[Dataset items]
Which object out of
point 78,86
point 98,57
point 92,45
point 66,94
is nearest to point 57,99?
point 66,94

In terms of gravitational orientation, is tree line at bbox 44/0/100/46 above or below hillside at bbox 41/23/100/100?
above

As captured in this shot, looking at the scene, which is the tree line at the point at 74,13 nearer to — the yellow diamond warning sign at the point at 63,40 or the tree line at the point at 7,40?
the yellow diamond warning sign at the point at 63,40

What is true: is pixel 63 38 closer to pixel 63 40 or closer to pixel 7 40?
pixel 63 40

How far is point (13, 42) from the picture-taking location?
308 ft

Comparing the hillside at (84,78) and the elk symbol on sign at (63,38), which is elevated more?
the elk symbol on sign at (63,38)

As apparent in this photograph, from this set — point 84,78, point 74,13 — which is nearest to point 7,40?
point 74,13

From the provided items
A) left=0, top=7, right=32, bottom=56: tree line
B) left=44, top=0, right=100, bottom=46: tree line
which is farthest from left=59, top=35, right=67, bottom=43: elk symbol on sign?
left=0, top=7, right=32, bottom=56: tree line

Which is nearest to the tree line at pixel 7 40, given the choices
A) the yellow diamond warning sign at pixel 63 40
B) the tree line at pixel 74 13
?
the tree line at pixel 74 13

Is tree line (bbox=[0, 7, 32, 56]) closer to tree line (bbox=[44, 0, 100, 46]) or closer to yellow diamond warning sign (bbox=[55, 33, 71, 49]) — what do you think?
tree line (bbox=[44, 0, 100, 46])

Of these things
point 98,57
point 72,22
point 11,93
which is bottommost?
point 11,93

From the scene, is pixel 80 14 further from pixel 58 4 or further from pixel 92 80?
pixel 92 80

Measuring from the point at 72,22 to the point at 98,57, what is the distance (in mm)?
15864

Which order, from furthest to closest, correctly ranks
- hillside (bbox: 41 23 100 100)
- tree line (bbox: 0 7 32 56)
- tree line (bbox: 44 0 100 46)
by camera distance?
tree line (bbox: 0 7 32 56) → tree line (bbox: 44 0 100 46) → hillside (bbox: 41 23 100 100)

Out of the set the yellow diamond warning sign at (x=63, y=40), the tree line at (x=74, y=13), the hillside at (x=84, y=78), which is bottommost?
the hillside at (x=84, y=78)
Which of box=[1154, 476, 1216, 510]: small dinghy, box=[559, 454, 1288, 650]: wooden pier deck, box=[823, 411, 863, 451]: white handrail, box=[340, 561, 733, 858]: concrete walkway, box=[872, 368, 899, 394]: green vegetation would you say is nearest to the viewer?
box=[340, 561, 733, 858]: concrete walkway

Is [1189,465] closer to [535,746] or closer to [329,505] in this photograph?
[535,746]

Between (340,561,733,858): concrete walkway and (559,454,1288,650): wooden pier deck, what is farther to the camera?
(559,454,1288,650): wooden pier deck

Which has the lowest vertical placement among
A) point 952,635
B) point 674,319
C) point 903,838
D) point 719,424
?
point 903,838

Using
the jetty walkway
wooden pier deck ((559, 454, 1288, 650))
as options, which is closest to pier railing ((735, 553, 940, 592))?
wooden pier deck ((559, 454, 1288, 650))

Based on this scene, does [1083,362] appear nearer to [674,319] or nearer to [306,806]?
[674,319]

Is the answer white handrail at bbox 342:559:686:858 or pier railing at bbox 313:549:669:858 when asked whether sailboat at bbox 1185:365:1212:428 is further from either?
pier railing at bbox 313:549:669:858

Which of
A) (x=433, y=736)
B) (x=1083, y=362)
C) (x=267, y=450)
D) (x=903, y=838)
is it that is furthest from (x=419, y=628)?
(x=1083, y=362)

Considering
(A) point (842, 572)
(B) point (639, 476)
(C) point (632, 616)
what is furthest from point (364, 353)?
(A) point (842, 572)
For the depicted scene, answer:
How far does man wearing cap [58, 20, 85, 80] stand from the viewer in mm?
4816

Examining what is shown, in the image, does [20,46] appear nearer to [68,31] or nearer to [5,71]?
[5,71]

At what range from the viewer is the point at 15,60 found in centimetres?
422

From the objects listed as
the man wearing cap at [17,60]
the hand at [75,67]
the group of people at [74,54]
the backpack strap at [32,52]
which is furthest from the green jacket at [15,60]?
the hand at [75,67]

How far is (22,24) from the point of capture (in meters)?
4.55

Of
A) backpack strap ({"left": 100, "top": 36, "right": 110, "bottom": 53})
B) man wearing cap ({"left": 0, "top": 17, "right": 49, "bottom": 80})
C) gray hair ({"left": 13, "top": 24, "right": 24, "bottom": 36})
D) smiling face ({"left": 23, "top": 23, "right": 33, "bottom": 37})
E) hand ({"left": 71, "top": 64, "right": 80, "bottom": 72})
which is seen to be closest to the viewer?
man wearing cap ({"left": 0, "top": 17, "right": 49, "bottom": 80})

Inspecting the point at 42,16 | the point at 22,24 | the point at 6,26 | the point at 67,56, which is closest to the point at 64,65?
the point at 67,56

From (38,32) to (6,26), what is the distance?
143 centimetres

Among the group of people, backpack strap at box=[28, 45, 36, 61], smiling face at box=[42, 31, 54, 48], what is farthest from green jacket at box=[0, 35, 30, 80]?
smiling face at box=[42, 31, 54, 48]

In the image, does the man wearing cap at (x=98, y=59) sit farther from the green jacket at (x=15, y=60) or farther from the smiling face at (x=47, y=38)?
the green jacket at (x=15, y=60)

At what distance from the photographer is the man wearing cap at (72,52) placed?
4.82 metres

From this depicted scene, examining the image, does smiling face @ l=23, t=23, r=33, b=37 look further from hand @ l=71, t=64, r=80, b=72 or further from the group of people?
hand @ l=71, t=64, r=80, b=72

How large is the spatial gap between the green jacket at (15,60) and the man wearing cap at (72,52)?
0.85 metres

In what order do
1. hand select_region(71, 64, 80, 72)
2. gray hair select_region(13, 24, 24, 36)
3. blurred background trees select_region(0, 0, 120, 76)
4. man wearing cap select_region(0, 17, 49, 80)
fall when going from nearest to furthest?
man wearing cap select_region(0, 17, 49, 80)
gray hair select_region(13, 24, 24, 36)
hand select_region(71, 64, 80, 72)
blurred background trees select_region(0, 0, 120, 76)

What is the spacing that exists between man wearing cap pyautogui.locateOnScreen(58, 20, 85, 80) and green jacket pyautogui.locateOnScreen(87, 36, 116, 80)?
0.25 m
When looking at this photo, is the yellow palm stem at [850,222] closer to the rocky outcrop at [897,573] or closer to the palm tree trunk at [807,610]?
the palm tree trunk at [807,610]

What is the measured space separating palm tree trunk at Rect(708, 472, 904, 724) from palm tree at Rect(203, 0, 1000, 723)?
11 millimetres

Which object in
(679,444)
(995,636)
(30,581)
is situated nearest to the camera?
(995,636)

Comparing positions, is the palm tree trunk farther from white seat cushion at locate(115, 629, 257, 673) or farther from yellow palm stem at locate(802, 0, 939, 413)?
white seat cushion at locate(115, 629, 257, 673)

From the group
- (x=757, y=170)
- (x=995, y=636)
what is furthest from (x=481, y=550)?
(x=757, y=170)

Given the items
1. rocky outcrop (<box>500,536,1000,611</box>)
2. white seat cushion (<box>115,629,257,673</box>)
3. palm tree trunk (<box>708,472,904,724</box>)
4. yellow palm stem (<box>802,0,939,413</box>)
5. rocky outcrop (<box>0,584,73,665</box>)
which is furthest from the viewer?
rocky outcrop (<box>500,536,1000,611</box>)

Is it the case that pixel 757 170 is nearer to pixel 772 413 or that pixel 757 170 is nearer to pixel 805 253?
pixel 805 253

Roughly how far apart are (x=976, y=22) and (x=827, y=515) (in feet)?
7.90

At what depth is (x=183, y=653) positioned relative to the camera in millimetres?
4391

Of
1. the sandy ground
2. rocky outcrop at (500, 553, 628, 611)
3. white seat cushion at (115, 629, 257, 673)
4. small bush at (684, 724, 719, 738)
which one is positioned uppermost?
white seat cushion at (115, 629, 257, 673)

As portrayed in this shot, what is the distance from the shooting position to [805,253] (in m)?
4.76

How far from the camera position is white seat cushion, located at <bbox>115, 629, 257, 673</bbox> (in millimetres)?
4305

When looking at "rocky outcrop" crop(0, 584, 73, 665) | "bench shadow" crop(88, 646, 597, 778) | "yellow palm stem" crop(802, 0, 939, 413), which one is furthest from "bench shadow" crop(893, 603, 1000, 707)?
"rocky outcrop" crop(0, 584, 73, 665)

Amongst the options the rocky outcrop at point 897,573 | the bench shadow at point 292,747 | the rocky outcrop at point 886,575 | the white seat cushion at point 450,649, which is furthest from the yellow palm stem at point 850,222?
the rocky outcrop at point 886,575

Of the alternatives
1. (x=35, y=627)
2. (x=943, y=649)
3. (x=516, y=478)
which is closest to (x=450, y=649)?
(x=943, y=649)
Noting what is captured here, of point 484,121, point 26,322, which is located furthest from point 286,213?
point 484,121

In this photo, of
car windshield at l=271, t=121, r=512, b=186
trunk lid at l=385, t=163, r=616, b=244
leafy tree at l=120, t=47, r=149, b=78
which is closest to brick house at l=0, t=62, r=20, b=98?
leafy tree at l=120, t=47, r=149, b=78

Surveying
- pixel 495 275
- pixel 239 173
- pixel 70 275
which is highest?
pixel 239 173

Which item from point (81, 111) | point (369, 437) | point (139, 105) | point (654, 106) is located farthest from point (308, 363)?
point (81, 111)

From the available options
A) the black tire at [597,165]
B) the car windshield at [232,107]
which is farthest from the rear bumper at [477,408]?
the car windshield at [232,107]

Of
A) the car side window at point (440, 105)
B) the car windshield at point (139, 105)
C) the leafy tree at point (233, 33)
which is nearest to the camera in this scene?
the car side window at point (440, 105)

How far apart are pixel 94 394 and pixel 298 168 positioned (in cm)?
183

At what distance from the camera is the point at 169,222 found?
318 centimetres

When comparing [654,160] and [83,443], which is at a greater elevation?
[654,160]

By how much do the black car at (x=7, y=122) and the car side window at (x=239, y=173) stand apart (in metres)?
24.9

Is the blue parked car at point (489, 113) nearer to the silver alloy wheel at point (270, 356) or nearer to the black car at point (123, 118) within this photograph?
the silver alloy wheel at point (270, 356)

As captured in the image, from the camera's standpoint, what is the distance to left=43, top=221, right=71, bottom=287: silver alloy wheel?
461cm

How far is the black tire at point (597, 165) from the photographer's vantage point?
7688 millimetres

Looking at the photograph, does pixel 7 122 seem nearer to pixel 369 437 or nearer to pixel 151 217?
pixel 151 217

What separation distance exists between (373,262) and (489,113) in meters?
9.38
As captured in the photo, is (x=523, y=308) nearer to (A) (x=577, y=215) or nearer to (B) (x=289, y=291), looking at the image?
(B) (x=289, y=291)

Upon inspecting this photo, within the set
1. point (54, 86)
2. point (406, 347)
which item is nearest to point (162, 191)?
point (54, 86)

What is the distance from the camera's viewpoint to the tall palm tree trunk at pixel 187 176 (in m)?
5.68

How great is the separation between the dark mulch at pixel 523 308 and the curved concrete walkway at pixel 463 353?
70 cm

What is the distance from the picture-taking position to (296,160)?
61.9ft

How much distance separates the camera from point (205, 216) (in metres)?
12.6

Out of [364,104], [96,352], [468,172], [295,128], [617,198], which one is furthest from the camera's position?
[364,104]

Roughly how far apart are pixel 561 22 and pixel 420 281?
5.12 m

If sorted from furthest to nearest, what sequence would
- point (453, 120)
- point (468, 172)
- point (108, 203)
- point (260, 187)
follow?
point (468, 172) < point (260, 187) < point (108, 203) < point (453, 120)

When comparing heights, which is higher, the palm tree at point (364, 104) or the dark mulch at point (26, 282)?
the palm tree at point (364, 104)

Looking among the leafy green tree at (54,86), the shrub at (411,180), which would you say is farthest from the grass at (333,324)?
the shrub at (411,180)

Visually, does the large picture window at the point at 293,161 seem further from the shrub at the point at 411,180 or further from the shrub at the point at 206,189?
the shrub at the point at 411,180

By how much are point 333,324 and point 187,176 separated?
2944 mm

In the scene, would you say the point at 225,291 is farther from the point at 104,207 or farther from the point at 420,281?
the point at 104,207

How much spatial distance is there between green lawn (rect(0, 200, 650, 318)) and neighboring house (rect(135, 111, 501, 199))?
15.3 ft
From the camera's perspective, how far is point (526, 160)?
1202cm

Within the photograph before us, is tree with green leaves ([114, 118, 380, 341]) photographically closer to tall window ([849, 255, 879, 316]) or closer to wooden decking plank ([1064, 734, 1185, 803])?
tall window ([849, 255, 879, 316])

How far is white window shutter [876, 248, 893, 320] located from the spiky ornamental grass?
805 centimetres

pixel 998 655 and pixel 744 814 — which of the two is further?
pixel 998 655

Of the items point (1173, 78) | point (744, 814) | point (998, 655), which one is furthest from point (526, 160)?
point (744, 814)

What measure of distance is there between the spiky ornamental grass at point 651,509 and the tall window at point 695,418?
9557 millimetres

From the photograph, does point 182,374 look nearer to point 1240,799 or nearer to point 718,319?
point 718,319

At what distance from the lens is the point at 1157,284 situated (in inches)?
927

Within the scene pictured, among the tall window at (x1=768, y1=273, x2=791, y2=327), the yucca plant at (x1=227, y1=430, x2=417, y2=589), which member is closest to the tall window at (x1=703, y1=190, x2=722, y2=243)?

_Short problem_. State how many lines of the listing above contain the word "outcrop". Give only the number.

_Completed task_. 9